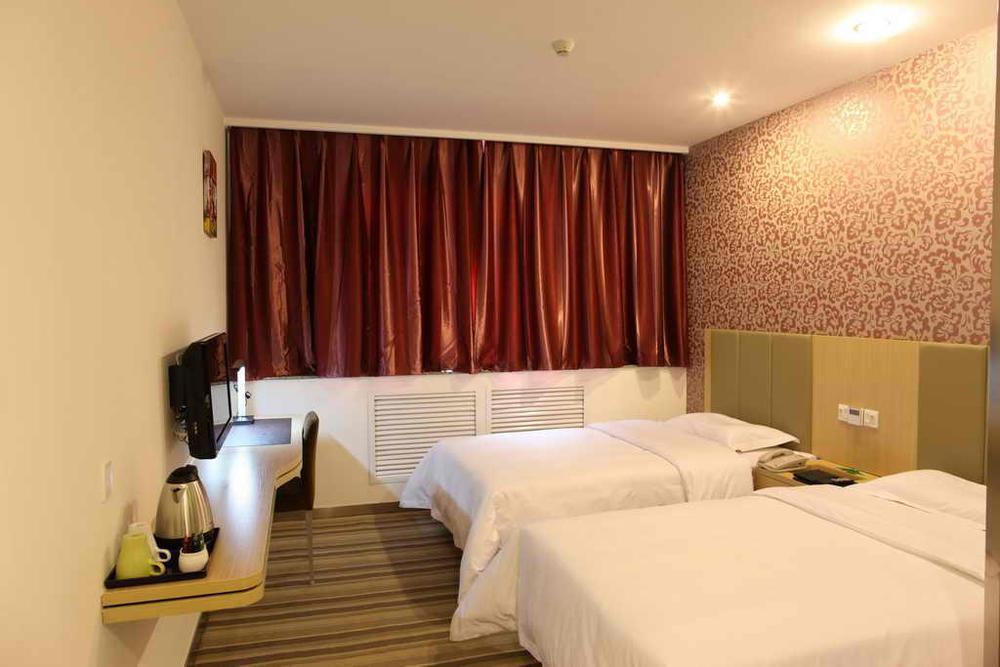 Cyts Shanshui Trends Hotel Beijing Tian'Anmen Qianmen Street Chambre photo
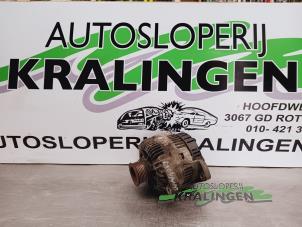 Gebruikte Dynamo Opel Movano Combi 2.8 DTI Prijs € 24,98 Margeregeling aangeboden door Autosloperij Kralingen B.V.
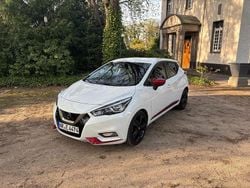 Weiß Gebraucht 2018 Nissan Micra Kleinwagen | 10.990 € (Fairer Preis)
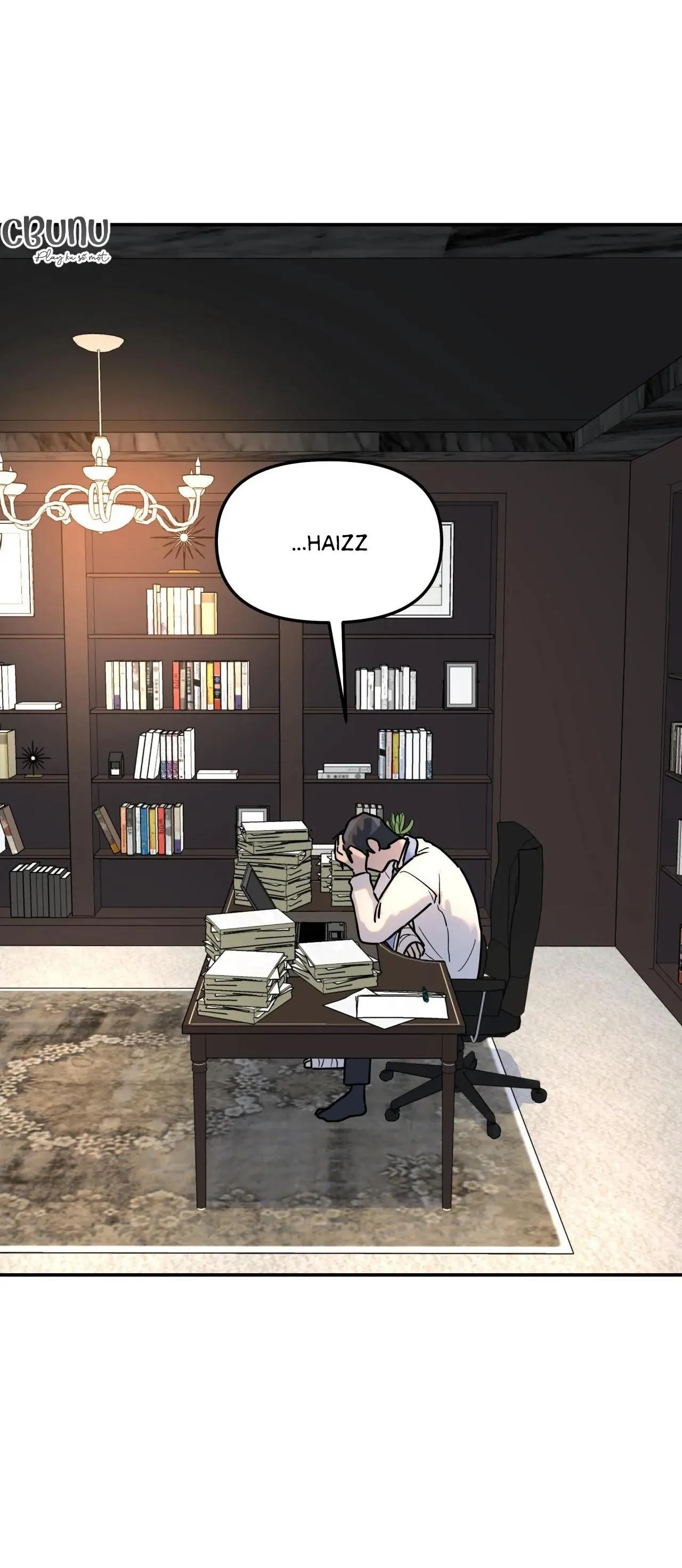 Cây Không Có Rễ Chapter 13 Trang 9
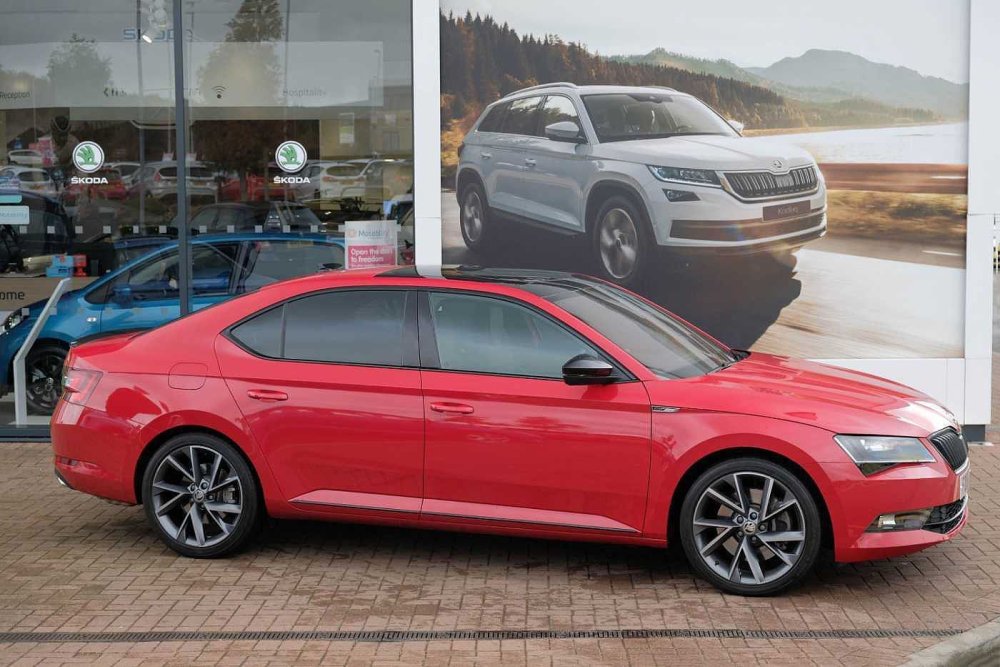 Drivers Electric seat not working ??? Skoda Superb Mk III (2015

-------------------------

■ **Exercise details**
Transcribe every row above word for word, omitting the pictures.

■ **The completed task**
 Cyts Shanshui Trends Hotel Beijing Tian'Anmen Qianmen Street Chambre photo
 Gebruikte Dynamo Opel Movano Combi 2.8 DTI Prijs € 24,98 Margeregeling aangeboden door Autosloperij Kralingen B.V.
 Weiß Gebraucht 2018 Nissan Micra Kleinwagen | 10.990 € (Fairer Preis)
 Cây Không Có Rễ Chapter 13 Trang 9
 Drivers Electric seat not working ??? Skoda Superb Mk III (2015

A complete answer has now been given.